Directions for this task — Copy out the data below as written; omit any images.

= = = =

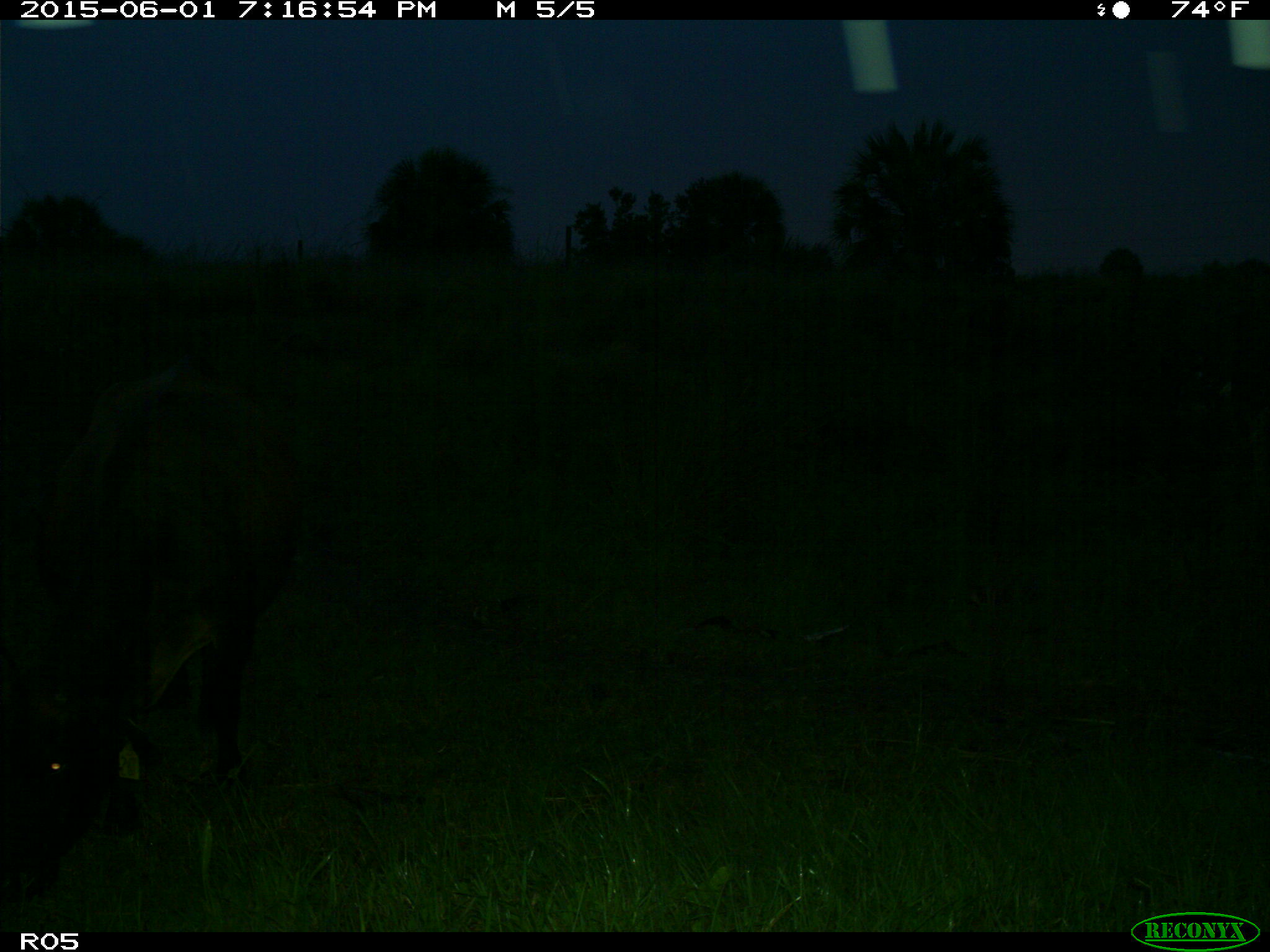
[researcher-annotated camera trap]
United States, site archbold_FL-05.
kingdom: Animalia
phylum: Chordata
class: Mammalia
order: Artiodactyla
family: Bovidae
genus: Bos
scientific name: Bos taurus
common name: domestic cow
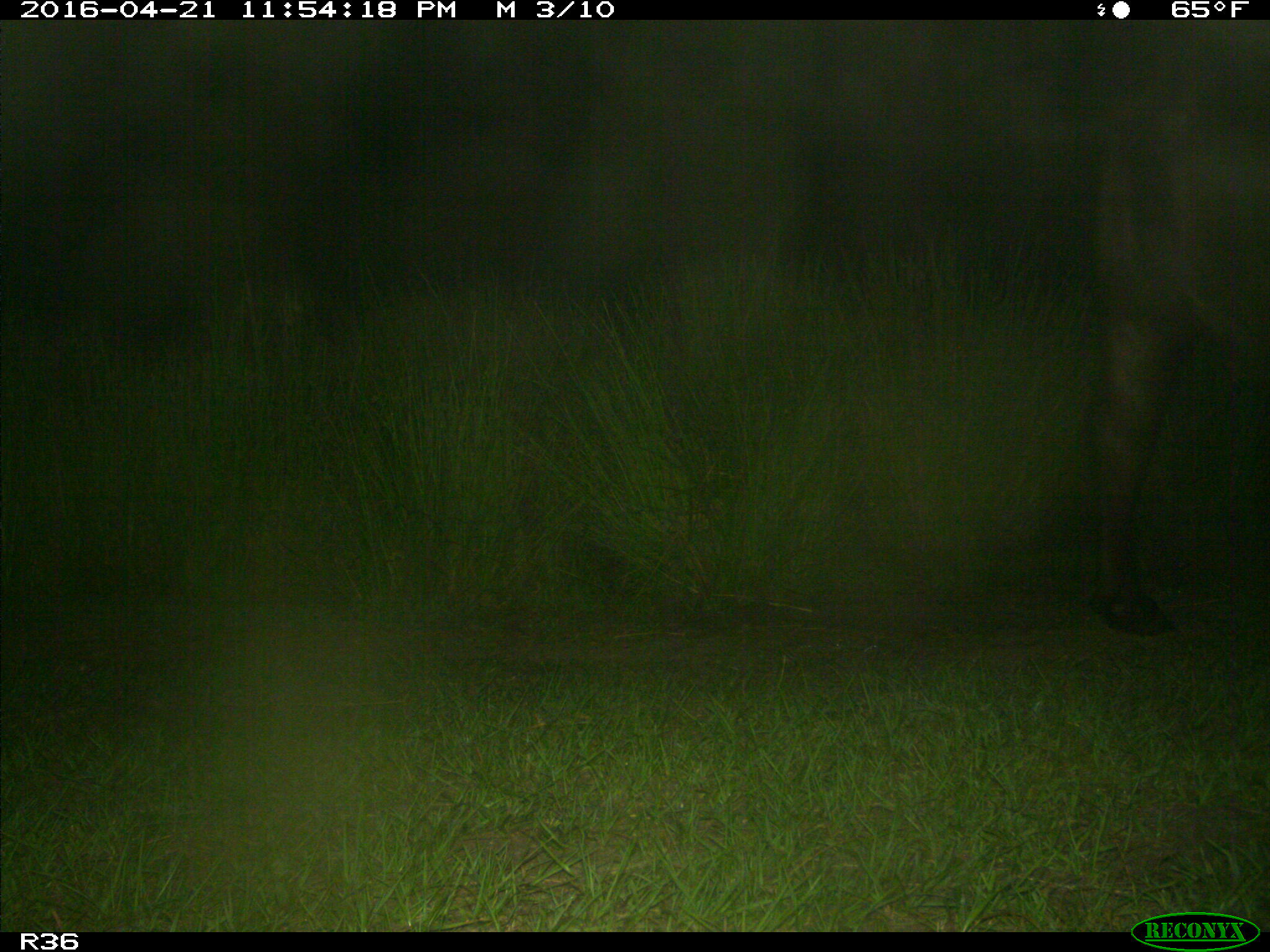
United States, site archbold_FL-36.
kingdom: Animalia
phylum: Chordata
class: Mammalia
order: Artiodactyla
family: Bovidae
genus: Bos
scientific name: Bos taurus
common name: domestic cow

= = = =

Expected answer —
[researcher-annotated camera trap]
United States, site archbold_FL-05.
kingdom: Animalia
phylum: Chordata
class: Mammalia
order: Artiodactyla
family: Bovidae
genus: Bos
scientific name: Bos taurus
common name: domestic cow
United States, site archbold_FL-36.
kingdom: Animalia
phylum: Chordata
class: Mammalia
order: Artiodactyla
family: Bovidae
genus: Bos
scientific name: Bos taurus
common name: domestic cow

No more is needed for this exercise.